Scientific classification
- Kingdom: Animalia
- Phylum: Arthropoda
- Class: Malacostraca
- Order: Decapoda
- Suborder: Pleocyemata
- Family: Parastacidae
- Genus: Cherax
- Species: C. boesemani
- Binomial name: Cherax boesemani Lukhaup & Peckny, 2008

= Cherax boesemani =

- Genus: Cherax
- Species: boesemani
- Authority: Lukhaup & Peckny, 2008
- Conservation status: DD

Species of crayfish

Cherax boesemani is a species of crayfish from West Papua in Indonesia (Ajamaru Lakes and the Ajamaru River, which belong to the Kais River drainage and Kepala Burung or Vogelkop Peninsulas). It is popular as a freshwater aquarium pet across Asia, Europe, and North America.

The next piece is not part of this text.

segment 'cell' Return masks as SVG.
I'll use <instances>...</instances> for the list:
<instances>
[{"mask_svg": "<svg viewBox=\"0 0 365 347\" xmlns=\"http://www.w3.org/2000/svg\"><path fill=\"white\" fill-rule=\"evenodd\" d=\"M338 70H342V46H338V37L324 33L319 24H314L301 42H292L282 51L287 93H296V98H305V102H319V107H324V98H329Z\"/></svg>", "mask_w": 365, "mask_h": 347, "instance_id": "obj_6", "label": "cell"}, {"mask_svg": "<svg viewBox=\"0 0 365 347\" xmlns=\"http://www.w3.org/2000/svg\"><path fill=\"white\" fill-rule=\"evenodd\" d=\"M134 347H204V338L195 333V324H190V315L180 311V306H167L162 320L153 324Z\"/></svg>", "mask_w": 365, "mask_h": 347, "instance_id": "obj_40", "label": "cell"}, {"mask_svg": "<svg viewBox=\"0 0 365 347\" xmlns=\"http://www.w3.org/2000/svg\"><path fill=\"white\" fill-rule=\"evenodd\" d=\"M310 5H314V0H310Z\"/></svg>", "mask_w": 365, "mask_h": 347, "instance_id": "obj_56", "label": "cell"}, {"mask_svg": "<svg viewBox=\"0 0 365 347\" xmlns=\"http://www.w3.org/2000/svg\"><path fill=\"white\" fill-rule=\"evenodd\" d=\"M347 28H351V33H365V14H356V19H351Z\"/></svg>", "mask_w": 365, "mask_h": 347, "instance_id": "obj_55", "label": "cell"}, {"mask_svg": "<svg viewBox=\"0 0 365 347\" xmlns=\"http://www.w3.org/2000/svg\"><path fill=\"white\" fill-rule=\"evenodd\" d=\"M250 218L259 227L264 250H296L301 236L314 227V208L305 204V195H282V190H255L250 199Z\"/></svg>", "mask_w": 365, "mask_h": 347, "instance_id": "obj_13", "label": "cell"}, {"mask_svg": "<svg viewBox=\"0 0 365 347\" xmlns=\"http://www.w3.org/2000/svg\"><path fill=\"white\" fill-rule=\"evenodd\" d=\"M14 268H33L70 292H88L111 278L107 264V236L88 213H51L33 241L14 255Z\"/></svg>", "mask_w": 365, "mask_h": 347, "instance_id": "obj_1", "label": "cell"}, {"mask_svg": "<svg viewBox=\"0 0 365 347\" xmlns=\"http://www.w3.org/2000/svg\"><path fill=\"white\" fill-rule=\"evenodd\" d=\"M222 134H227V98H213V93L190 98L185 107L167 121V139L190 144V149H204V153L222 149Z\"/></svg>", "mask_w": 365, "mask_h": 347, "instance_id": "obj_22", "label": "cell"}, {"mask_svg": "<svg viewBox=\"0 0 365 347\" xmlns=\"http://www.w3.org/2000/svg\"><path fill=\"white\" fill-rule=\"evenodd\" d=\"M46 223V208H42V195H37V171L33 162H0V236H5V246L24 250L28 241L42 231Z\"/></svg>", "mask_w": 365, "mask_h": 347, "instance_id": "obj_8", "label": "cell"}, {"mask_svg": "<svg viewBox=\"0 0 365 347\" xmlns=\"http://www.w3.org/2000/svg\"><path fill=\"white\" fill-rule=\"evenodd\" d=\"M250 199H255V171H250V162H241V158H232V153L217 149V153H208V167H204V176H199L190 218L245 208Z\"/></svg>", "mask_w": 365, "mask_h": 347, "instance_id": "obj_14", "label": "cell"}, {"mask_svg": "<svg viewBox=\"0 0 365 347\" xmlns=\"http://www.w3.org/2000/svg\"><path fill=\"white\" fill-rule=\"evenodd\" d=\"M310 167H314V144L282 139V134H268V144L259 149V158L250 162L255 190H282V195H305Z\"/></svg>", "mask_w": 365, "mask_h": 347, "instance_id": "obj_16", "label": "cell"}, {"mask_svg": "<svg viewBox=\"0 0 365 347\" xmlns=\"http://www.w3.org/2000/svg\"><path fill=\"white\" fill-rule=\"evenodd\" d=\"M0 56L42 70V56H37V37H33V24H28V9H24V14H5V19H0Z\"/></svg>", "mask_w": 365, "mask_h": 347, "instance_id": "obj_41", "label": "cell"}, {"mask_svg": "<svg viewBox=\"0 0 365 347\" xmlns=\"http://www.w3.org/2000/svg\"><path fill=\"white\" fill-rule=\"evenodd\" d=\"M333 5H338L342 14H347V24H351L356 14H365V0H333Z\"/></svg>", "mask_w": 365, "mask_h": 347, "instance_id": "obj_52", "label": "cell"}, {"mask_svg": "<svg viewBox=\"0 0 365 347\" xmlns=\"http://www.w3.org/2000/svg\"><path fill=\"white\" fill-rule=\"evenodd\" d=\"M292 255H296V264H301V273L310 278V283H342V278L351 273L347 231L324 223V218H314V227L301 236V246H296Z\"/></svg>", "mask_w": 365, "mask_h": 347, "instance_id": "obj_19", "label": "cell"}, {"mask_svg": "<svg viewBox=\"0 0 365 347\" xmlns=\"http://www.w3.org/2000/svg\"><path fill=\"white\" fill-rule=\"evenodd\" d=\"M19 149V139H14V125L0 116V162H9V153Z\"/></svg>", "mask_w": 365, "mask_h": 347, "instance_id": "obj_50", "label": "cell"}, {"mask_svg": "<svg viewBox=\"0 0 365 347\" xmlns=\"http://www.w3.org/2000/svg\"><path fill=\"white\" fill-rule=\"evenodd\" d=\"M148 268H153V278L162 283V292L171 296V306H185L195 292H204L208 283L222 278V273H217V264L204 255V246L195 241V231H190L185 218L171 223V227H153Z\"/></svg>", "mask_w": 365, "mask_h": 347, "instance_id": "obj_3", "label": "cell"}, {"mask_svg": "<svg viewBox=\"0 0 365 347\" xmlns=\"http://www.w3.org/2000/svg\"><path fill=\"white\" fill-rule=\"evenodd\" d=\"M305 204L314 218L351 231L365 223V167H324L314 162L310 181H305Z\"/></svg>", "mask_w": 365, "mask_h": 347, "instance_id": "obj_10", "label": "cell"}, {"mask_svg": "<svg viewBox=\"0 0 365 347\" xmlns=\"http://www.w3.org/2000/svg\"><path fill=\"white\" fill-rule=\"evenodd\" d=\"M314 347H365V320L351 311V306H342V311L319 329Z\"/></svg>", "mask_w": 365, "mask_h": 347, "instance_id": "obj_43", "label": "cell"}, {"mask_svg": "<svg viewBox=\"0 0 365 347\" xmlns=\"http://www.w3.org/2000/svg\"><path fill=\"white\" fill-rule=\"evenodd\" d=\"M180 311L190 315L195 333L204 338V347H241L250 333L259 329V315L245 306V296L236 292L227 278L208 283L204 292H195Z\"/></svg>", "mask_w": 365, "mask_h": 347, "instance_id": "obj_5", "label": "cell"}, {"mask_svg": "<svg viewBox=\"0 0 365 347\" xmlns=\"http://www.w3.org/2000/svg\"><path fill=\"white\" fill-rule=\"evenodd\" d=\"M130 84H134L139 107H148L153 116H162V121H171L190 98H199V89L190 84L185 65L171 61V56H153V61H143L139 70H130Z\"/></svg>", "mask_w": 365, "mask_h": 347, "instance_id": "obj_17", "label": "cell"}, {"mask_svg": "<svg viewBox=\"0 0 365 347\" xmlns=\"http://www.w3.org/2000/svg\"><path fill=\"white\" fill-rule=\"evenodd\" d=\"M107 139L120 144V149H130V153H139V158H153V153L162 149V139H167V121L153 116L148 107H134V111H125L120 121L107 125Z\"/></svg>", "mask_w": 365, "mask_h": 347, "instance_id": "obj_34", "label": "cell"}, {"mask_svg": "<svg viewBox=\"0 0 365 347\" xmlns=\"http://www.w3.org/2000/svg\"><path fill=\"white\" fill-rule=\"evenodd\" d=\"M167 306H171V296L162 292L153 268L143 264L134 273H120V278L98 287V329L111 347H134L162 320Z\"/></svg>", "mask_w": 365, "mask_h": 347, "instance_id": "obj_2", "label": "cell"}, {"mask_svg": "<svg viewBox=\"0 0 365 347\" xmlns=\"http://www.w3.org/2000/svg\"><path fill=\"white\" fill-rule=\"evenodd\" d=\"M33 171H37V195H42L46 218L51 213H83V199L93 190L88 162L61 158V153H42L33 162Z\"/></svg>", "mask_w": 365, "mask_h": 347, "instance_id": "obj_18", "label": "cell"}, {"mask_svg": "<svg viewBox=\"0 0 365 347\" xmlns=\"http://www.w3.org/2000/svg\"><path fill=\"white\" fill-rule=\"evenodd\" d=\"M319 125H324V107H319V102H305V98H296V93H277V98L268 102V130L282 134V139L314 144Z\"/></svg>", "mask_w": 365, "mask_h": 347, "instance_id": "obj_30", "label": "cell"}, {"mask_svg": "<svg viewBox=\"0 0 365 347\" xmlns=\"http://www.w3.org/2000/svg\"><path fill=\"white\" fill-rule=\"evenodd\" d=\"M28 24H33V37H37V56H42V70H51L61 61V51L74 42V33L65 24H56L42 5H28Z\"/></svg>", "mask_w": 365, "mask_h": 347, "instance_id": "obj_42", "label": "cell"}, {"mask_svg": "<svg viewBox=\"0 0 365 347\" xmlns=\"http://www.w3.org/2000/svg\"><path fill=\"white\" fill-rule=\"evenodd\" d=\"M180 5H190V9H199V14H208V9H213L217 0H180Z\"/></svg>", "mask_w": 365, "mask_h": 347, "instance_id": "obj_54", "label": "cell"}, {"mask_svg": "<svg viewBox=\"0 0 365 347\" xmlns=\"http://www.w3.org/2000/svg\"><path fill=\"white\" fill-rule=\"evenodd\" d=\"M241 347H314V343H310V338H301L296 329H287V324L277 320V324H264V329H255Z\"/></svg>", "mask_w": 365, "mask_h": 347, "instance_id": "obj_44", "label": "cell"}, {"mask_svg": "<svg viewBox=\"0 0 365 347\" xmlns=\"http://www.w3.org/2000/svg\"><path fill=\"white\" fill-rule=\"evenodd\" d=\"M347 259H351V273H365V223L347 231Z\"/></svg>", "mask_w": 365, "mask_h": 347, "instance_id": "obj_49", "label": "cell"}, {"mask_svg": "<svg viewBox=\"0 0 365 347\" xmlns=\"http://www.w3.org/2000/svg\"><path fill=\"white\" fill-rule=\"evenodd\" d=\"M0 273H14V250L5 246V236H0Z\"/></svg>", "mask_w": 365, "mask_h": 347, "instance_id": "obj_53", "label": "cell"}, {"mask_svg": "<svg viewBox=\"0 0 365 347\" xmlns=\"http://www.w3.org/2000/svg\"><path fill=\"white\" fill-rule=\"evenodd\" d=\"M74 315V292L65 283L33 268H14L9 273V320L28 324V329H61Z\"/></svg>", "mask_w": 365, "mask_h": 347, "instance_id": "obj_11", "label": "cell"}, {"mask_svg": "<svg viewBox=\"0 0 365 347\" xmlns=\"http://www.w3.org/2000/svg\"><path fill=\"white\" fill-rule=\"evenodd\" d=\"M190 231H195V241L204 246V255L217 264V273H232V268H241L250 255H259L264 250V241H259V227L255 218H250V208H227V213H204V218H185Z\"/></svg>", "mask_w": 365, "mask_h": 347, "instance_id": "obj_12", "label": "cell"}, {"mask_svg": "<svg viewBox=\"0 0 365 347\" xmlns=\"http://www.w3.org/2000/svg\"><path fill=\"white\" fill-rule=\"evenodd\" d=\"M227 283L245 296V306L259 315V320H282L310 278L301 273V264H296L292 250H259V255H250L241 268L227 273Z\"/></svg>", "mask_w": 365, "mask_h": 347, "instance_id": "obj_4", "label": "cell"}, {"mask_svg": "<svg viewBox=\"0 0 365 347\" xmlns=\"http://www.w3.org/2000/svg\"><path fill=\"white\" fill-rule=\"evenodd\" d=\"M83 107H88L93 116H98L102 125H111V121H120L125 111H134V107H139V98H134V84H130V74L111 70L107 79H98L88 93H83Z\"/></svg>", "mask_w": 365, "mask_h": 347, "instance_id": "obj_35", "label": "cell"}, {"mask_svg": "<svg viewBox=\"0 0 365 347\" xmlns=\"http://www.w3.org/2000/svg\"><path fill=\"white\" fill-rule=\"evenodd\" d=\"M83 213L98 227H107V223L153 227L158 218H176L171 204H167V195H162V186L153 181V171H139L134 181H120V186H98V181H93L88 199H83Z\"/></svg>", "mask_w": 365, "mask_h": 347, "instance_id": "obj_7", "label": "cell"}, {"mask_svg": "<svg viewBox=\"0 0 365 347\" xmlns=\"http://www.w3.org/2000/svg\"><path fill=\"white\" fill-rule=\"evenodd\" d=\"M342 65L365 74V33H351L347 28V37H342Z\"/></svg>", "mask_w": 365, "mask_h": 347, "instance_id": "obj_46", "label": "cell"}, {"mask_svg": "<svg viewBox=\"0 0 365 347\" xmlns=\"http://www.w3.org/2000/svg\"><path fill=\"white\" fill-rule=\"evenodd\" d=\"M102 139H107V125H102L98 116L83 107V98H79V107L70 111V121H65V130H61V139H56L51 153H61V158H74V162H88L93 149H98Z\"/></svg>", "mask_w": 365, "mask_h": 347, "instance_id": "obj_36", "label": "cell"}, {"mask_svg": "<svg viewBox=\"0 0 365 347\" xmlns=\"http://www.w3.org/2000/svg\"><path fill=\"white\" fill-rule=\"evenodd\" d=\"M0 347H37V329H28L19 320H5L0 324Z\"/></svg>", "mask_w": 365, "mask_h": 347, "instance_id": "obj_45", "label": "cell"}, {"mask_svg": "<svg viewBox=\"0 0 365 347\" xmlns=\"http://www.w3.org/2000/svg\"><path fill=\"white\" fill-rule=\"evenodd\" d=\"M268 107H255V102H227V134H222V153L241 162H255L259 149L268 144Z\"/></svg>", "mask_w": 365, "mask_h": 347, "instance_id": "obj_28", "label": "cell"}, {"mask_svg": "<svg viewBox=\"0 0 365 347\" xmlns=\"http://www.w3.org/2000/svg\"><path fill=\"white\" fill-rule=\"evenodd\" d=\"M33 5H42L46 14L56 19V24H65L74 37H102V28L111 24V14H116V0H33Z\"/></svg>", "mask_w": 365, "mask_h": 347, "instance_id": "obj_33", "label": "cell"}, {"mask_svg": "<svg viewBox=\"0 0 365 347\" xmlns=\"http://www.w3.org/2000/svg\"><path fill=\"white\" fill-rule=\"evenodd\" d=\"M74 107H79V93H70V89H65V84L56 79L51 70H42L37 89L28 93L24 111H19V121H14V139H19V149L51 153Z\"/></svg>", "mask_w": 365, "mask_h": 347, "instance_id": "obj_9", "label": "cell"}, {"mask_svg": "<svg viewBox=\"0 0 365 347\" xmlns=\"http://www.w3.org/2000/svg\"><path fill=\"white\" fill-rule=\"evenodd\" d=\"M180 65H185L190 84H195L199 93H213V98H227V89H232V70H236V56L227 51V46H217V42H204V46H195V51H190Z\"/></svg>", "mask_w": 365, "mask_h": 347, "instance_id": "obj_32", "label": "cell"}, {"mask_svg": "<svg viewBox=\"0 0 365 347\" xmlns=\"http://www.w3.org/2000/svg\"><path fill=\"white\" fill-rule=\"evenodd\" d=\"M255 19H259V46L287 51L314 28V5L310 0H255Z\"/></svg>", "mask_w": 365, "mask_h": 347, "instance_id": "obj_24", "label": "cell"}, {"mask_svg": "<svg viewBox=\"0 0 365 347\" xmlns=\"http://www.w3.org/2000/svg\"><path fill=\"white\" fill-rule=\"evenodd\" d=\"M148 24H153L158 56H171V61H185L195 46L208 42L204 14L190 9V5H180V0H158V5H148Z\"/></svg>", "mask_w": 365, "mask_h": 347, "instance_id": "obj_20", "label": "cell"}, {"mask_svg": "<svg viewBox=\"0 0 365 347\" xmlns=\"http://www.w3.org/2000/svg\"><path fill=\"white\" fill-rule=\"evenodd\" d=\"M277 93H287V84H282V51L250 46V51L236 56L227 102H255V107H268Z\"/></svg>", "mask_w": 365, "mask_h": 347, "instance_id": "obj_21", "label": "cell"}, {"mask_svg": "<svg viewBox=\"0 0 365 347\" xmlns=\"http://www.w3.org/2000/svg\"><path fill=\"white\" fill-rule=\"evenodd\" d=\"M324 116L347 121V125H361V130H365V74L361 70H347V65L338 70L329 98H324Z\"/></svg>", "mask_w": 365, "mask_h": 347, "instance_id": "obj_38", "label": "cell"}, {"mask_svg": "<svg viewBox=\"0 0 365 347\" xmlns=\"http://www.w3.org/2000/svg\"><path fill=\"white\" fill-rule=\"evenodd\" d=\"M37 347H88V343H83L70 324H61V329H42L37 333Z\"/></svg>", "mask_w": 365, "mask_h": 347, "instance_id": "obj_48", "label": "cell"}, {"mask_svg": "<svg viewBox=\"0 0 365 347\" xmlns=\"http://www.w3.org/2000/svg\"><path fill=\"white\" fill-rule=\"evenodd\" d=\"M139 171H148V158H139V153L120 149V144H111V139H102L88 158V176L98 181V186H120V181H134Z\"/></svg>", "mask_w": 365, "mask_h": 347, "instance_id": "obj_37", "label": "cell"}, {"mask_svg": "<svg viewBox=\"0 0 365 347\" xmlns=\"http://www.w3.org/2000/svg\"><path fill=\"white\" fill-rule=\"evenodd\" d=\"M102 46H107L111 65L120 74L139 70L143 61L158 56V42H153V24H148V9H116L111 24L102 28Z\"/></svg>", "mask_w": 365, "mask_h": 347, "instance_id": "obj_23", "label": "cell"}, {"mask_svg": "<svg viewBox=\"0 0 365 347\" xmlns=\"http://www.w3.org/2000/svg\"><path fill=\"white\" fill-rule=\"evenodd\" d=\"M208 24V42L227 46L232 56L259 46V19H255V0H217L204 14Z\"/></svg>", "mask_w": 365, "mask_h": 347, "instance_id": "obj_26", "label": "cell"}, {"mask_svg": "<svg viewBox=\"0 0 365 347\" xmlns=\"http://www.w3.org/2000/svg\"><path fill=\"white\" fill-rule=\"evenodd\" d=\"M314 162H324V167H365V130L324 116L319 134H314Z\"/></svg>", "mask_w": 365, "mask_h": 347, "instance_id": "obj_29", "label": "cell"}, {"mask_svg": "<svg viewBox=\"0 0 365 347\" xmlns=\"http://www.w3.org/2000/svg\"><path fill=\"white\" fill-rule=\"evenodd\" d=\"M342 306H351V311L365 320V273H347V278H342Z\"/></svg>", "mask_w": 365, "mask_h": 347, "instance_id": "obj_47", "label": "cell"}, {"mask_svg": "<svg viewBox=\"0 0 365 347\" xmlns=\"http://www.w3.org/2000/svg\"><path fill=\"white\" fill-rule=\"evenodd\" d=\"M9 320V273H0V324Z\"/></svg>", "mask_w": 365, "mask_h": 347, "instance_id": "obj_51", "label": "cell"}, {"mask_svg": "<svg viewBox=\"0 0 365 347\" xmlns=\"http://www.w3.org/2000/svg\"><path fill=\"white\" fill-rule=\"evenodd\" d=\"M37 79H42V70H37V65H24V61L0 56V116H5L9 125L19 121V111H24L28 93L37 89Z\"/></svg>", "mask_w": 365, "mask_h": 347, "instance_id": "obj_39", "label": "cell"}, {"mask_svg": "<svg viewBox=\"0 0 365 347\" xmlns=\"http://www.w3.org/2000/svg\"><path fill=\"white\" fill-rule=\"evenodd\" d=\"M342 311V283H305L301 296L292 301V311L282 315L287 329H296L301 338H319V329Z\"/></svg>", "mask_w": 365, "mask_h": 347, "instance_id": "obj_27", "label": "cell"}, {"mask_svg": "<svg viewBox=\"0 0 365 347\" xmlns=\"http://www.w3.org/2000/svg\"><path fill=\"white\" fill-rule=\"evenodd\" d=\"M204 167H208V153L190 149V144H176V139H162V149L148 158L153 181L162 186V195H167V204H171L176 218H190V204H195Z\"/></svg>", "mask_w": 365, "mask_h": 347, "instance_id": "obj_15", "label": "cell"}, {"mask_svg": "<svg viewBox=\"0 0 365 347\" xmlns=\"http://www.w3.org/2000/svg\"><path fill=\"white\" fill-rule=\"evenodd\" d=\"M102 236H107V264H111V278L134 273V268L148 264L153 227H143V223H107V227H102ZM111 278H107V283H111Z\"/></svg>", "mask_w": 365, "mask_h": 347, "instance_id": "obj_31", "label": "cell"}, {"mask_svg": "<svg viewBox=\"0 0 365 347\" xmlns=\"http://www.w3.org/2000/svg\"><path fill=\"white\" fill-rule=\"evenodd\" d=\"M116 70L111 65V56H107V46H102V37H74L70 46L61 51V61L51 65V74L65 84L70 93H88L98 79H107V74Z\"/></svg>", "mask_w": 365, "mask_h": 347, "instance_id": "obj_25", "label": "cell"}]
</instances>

Cherax boesemani is a relatively large crayfish, adult body length is 5-6 in. Variable blues, reds, and oranges are the predominant carapace colours, which has led to extensive selective breeding to create new commercial strains, with names such as Blue Moon, Supernova, Papuan red, tricolor and Red Brick. Hybrids with C. pulcher commercially known as Thunderbolt Blue Moon are also available.